What empirical research directions has Eliezer commented positively on?
I’m interested in both work that he’s commented on positively after the fact and any comments might have made on what directions are generally fruitful.
I’m interested in both work that he’s commented on positively after the fact and any comments might have made on what directions are generally fruitful.
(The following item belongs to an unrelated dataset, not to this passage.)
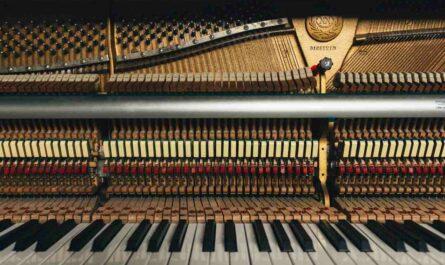 Comment jouer le piano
Self-Other Overlap: https://www.lesswrong.com/posts/hzt9gHpNwA2oHtwKX/self-other-overlap-a-neglected-approach-to-ai-alignment?commentId=WapHz3gokGBd3KHKm
Emergent Misalignment: https://x.com/ESYudkowsky/status/1894453376215388644
He was throwing vaguely positive comments about Chris Olah, but I think always/usually caveating it with “capabilities go like this [big slope], Chris Olah’s interpretability goes like this [small slope]” (e.g., on Lex Fridman podcast and IIRC some other podcast(s)).
ETA:
SolidGoldMagikarp: https://www.lesswrong.com/posts/aPeJE8bSo6rAFoLqg/solidgoldmagikarp-plus-prompt-generation#Jj5yN2YTp5AphJaEd
He also said that Collin Burns’s DLK was a “highly dignified work”. Ctrl+f “dignified” here though it doesn’t link to the tweet (?) but should be findable/verifiable.